Lessons Applicable: Effect of Change of Interest in Thing Insured (Insurance) Laws Applicable:


E. M. Bachrach insured goods belonging to a general furniture store, such as iron and brass bedsteads, toilet tables, chairs, ice boxes, bureaus, washstands, mirrors, and sea-grass furniture stored in the ground floor and first story of house and dwelling with an authorized agent of the British American Assurance Company

British American Assurance Company denied alleging that: property covered by the policy to H. W. Peabody & Co. to secure certain indebtedness due and owing to said company interest in certain of the goods covered by the said policy is trasnferred to Macke to secure certain obligations assumed by Macke and on behalf of Bachrach willfully placed a gasoline can containing 10 gallons of gasoline close to the insured goods made no proof of the loss with the time required by the condition RTC: British American Assurance Company liable to bACHRACH

ISSUE: W/N Bachrach can claim

HELD: YES. lower court affirmed

keeping of inflammable oils on the premises, though prohibited by the policy, does not void it if such keeping is incidental to the business It may be added that there was no provision in the policy prohibiting the keeping of paints and varnishes upon the premises where the insured property was stored. If the company intended to rely upon a condition of that character, it ought to have been plainly expressed in the policy.
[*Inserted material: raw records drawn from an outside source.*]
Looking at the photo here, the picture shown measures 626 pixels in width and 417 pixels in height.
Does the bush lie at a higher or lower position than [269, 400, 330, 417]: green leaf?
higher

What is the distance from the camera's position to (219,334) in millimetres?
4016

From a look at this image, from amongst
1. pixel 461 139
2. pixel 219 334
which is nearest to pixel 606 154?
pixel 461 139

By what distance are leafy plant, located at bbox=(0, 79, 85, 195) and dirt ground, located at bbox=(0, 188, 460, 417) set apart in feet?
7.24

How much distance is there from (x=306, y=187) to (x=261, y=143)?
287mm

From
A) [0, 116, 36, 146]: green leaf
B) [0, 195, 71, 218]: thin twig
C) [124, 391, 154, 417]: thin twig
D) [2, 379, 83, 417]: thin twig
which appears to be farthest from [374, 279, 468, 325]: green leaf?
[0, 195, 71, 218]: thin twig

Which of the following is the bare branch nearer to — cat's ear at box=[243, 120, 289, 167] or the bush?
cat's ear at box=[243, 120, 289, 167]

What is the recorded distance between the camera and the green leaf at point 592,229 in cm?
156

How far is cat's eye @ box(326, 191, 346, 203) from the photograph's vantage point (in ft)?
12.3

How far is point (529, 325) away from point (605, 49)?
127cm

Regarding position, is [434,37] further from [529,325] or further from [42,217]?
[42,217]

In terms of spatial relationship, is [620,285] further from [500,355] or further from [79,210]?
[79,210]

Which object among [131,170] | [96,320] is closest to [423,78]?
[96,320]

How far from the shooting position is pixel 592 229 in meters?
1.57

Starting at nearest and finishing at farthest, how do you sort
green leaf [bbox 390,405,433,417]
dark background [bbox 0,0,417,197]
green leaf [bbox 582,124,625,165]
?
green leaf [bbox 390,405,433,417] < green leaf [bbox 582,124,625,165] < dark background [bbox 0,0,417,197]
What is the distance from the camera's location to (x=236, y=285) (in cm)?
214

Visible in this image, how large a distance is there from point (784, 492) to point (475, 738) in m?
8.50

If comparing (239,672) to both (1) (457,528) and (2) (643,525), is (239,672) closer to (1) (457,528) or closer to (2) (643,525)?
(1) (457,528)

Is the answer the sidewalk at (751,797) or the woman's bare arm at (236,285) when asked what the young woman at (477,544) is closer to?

alienation clause - forfeiture if the interest in the property pass from the insured there is no alienation within the meaning of the insurance law until the mortgage acquires a right to take possession by default under the terms of the mortgage. No such right is claimed to have accrued in the case at bar, and the alienation clause is therefore inapplicable.

we can not find that there is a preponderance of evidence showing that the plaintiff did actually set fire or cause fire to be set to the goods in question

It does not positively appear of record that the automobile in question was not included in the other policies. It does appear that the automobile was saved and was considered as a part of the salvaged. It is alleged that the salvage amounted to P4,000, including the automobile. This amount (P4,000) was distributed among the different insurers and the amount of their responsibility was proportionately reduced. The defendant and appellant in the present case made no objection at any time in the lower court to that distribution of the salvage. The claim is now made for the first time.